ECLI:NL:RBDHA:2022:10118

Rechtbank Den Haag

Datum uitspraak
28 september 2022
Publicatiedatum
4 oktober 2022
Zaaknummer
NL22.11591
Instantie
Rechtbank Den Haag
Type
Uitspraak
Rechtsgebied
Bestuursrecht; Vreemdelingenrecht
Procedures
  • Eerste aanleg - enkelvoudig
Vindplaatsen
  • Rechtspraak.nl
AI samenvatting door LexboostAutomatisch gegenereerd

Afwijzing verzoek om voorlopige voorziening in asielzaak

In deze zaak heeft de voorzieningenrechter van de Rechtbank Den Haag op 28 september 2022 uitspraak gedaan in een verzoek om voorlopige voorziening van een asielzoeker. De verzoeker had een aanvraag ingediend voor een verblijfsvergunning asiel voor bepaalde tijd, welke door de staatssecretaris van Justitie en Veiligheid was afgewezen als kennelijk ongegrond. De verzoeker heeft hiertegen beroep ingesteld en verzocht om een voorlopige voorziening. De zitting vond plaats op 18 augustus 2022 in Breda, waar de verzoeker, bijgestaan door zijn gemachtigde mr. E.R. Hagenaars, aanwezig was. De staatssecretaris was niet verschenen.

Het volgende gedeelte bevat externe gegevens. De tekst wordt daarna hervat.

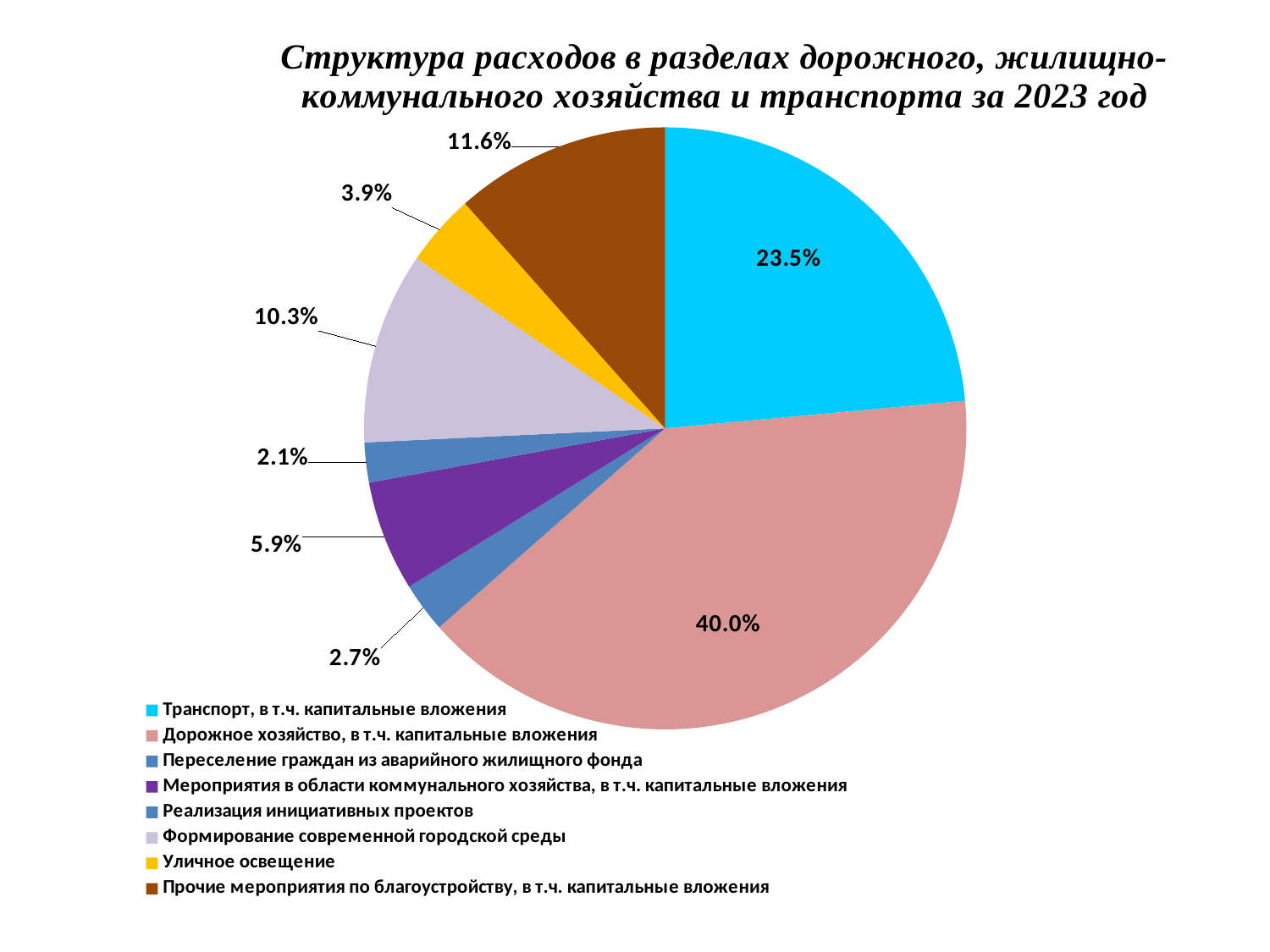
What colour is the slice for "Уличное освещение"? Yellow Which category has the largest share of expenses? Дорожное хозяйство, в т.ч. капитальные вложения What percentage is shown for "Уличное освещение"? 3.9% Which has a larger share: "Прочие мероприятия по благоустройству, в т.ч. капитальные вложения" or "Формирование современной городской среды"? Прочие мероприятия по благоустройству, в т.ч. капитальные вложения What is the difference in percentage points between "Дорожное хозяйство, в т.ч. капитальные вложения" and "Транспорт, в т.ч. капитальные вложения"? 16.5 What percentage is shown for "Реализация инициативных проектов"? 2.1% How many categories does the pie chart contain? 8 What type of chart is shown on the slide? Pie chart Which category has the smallest share of expenses? Реализация инициативных проектов What share of expenses does "Транспорт, в т.ч. капитальные вложения" account for? 23.5% What share of expenses does "Дорожное хозяйство, в т.ч. капитальные вложения" account for? 40.0% What percentage is shown for "Формирование современной городской среды"? 10.3%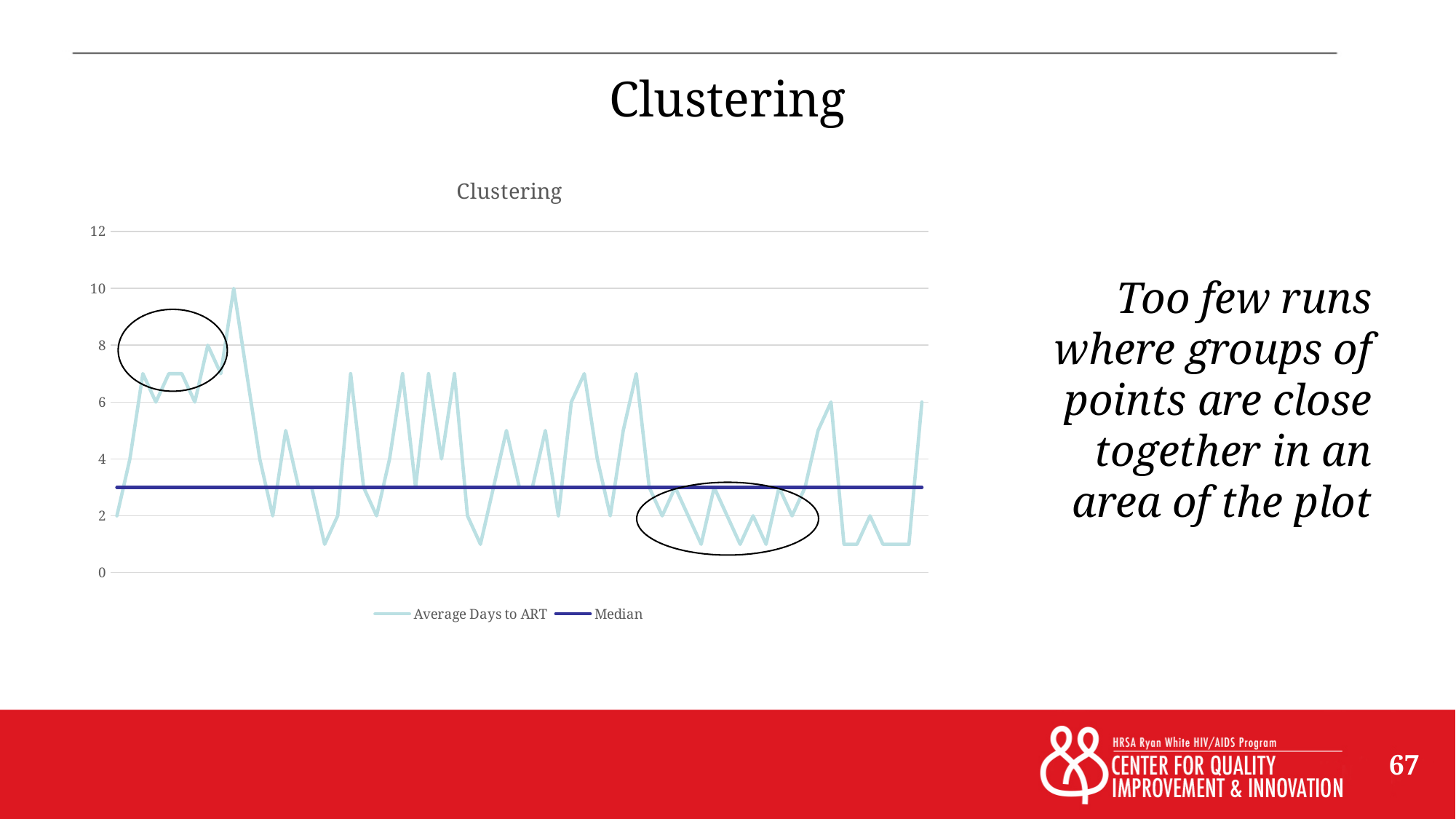
Does the Median line rise, fall, or stay flat across the chart? stay flat Is the Median line greater or less than 4? less How many series does the legend list? 2 Which series reaches the higher maximum value, Average Days to ART or Median? Average Days to ART What type of chart is shown on the slide? line chart What are the two series named in the legend? Average Days to ART and Median What is the highest value reached by the Average Days to ART line? 10 Is the lowest value of the Average Days to ART line greater or less than 2? less Is the first point of the Average Days to ART line above or below the Median line? below What is the title of the chart? Clustering Is the peak of the Average Days to ART line greater or less than 8? greater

De voorzieningenrechter heeft in zijn overwegingen aangegeven dat, gezien de uitspraak in de bodemzaak (zaaknummer NL22.11590), het verzoek om voorlopige voorziening wordt afgewezen. De voorzieningenrechter heeft echter wel bepaald dat de staatssecretaris in de proceskosten van de verzoeker wordt veroordeeld. De kosten voor de rechtsbijstand zijn vastgesteld op € 759,-, gebaseerd op het Besluit proceskosten bestuursrecht.

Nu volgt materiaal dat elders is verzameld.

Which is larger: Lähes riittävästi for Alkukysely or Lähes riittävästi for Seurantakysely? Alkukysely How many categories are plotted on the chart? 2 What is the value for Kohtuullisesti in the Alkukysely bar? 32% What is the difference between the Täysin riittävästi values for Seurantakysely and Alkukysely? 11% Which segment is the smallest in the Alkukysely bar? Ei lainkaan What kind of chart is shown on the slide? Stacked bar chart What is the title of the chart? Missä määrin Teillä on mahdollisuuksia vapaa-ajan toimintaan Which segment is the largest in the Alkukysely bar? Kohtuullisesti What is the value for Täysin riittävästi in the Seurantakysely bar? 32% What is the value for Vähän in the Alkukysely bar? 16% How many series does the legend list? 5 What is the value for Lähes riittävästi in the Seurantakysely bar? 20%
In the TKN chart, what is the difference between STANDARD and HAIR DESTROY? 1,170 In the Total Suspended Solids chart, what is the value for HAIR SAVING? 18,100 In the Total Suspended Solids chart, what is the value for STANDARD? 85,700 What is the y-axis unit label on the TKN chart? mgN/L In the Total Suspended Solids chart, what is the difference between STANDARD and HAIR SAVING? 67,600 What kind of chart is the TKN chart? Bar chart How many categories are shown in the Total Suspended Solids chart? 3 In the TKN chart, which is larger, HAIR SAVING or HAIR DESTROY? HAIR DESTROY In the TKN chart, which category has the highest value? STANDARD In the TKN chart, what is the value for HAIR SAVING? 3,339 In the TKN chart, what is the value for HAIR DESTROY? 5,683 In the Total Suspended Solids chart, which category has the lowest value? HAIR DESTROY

De uitspraak is gedaan door mr. S.E. van de Merbel, in aanwezigheid van griffier mr. J. de Winter. De uitspraak is openbaar gemaakt en er staat geen hoger beroep of verzet open tegen deze beslissing.

Uitspraak

RECHTBANK DEN HAAG

Zittingsplaats Middelburg
Bestuursrecht
zaaknummer: NL22.11591

uitspraak van de voorzieningenrechter in de zaak tussen

[naam], verzoeker,

V-nummer: [nummer]
(gemachtigde: mr. E.R. Hagenaars),
en

de staatssecretaris van Justitie en Veiligheid, verweerder.

Procesverloop

Bij besluit van 15 juni 2022 (het bestreden besluit) heeft verweerder de aanvraag van verzoeker tot het verlenen van een verblijfsvergunning asiel voor bepaalde tijd in de algemene procedure afgewezen als kennelijk ongegrond.
Verzoeker heeft tegen het bestreden besluit beroep ingesteld. Hij heeft verder de voorzieningenrechter verzocht om een voorlopige voorziening te treffen.
De voorzieningenrechter heeft het verzoek, samen met de zaak NL22.11590, op 18 augustus 2022 in Breda op zitting behandeld. Verzoeker is verschenen, bijgestaan door zijn gemachtigde. Als tolk is verschenen F. Abbaszadeh Charandabi. Verweerder is, met voorafgaand bericht, niet verschenen.

Overwegingen

1. Bij uitspraak van vandaag, zaaknummer NL22.11590, heeft de rechtbank uitspraak gedaan op het beroep. De voorzieningenrechter wijst het verzoek om die reden af.
2. Gelet op de uitkomst van de bodemzaak veroordeelt de voorzieningenrechter verweerder wel in de door verzoeker gemaakte proceskosten. Deze kosten stelt de voorzieningenrechter op grond van het Besluit proceskosten bestuursrecht voor de door een derde beroepsmatig verleende rechtsbijstand vast op € 759,- (1 punt voor het indienen van het verzoekschrift met een waarde per punt van € 759,- en een wegingsfactor 1).

Beslissing

De voorzieningenrechter:
- wijst het verzoek om voorlopige voorziening af;
- veroordeelt verweerder in de proceskosten van verzoeker tot een bedrag van € 759,- (zevenhonderdnegenenvijftig euro).
Deze uitspraak is gedaan door mr. S.E. van de Merbel, voorzieningenrechter, in aanwezigheid van mr. J. de Winter, griffier, en openbaar gemaakt door middel van geanonimiseerde publicatie op
www.rechtspraak.nl.
De uitspraak is uitgesproken en bekendgemaakt op:
Tegen deze uitspraak staat geen hoger beroep of verzet open.